--- Task input ---
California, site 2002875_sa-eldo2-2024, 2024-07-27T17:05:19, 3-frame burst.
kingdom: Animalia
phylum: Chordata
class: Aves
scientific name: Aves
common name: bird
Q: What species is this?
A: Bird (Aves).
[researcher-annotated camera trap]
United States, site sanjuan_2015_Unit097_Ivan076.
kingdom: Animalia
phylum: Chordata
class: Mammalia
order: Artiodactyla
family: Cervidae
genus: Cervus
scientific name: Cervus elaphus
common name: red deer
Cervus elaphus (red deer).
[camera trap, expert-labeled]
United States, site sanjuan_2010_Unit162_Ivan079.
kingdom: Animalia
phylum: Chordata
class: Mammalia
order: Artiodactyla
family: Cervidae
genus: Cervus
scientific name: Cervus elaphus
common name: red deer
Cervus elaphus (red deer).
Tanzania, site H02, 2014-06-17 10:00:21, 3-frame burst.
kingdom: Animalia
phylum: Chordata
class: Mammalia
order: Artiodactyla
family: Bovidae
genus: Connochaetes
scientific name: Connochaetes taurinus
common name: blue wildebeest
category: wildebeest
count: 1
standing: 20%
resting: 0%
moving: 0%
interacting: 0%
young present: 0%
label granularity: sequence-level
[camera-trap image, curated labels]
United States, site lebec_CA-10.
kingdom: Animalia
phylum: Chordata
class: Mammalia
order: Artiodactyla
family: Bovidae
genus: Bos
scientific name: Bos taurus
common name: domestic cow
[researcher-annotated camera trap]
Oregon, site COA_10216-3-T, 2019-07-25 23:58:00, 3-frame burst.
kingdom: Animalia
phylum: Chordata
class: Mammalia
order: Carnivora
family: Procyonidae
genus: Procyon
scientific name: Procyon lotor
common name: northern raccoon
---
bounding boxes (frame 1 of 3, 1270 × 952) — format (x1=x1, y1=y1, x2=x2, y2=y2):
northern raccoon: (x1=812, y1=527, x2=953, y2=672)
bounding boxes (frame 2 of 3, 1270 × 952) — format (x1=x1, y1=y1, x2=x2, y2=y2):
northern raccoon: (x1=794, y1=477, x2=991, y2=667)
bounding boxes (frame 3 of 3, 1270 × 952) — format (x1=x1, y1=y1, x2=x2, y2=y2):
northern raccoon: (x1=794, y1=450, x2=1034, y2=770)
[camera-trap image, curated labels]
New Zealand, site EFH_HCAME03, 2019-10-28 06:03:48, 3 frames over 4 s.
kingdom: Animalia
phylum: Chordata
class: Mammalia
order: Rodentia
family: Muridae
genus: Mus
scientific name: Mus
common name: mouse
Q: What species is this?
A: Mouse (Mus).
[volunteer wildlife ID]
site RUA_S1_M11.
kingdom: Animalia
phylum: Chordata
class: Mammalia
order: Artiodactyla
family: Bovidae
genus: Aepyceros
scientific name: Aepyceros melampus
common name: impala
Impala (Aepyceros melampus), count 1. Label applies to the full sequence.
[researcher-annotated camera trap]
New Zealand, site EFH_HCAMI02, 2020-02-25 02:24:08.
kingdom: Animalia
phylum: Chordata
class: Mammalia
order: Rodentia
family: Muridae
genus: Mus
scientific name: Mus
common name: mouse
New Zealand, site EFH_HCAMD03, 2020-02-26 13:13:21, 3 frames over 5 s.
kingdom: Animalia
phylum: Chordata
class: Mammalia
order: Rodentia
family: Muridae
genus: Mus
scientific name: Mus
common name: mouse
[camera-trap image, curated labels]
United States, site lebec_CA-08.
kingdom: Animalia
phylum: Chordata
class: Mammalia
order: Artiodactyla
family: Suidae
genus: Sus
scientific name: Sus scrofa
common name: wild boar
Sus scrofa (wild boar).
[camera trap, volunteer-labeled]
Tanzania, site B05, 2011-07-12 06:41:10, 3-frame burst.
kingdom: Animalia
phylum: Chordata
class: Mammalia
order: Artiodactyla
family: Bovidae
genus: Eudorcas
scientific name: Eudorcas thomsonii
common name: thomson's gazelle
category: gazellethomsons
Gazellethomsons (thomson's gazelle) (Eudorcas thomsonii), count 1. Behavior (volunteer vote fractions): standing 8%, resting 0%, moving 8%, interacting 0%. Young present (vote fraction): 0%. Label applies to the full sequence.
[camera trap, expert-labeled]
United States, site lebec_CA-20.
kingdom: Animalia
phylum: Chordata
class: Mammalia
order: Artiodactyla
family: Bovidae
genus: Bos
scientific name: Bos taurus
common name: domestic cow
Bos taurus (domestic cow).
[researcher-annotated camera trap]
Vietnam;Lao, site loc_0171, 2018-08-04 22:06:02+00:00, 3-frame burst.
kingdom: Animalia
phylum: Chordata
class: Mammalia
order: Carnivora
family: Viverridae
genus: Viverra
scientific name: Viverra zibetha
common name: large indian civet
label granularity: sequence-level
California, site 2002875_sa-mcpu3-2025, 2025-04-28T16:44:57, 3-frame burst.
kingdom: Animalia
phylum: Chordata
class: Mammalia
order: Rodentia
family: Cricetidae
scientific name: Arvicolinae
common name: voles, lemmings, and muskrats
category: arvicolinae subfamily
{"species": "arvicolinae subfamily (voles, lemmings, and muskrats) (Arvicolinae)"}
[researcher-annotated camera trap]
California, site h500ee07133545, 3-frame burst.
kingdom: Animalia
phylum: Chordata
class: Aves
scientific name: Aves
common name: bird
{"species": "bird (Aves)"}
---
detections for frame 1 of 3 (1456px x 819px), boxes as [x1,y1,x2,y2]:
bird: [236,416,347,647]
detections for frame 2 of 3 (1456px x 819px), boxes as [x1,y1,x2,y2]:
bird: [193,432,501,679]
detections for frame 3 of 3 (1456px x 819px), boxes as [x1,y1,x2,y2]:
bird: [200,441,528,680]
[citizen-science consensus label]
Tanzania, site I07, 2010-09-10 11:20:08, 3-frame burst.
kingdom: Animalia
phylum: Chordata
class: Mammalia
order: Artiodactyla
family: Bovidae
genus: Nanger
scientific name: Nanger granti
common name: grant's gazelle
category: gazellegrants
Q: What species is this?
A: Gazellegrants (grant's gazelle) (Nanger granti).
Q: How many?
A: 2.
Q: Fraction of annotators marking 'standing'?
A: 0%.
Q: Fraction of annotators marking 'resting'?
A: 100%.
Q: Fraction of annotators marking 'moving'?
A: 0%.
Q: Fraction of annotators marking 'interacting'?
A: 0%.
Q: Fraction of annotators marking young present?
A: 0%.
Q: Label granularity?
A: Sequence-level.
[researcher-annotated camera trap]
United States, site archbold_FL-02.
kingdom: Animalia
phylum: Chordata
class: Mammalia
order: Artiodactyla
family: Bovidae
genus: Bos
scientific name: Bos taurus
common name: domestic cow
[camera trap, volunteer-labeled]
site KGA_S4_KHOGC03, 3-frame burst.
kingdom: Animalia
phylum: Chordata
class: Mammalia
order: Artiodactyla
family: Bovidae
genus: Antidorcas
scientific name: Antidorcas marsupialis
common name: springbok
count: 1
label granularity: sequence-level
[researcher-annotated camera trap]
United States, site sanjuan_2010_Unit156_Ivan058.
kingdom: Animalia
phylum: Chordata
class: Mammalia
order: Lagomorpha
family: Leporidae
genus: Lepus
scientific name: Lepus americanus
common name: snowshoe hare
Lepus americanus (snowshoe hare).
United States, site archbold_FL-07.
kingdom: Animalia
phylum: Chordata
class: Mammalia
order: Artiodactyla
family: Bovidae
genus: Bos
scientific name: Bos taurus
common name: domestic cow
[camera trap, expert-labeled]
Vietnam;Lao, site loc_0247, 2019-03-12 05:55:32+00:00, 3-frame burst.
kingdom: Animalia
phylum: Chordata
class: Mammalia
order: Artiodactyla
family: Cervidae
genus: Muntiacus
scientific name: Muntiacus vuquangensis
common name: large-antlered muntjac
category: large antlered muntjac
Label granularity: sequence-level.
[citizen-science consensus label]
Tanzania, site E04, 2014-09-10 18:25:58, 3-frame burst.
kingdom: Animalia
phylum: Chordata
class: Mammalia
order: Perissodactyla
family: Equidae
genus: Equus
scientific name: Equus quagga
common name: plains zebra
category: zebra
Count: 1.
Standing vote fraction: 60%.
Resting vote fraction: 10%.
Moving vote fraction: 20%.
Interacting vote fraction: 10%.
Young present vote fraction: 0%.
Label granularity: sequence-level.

--- Requirement ---
Extract the lines of the preceding material that run from the line with "United States, site lebec_CA-08." through the line with "common name: thomson's gazelle", inclusive, reproducing them exactly and adding nothing.

--- Problem solution ---
United States, site lebec_CA-08.
kingdom: Animalia
phylum: Chordata
class: Mammalia
order: Artiodactyla
family: Suidae
genus: Sus
scientific name: Sus scrofa
common name: wild boar
Sus scrofa (wild boar).
[camera trap, volunteer-labeled]
Tanzania, site B05, 2011-07-12 06:41:10, 3-frame burst.
kingdom: Animalia
phylum: Chordata
class: Mammalia
order: Artiodactyla
family: Bovidae
genus: Eudorcas
scientific name: Eudorcas thomsonii
common name: thomson's gazelle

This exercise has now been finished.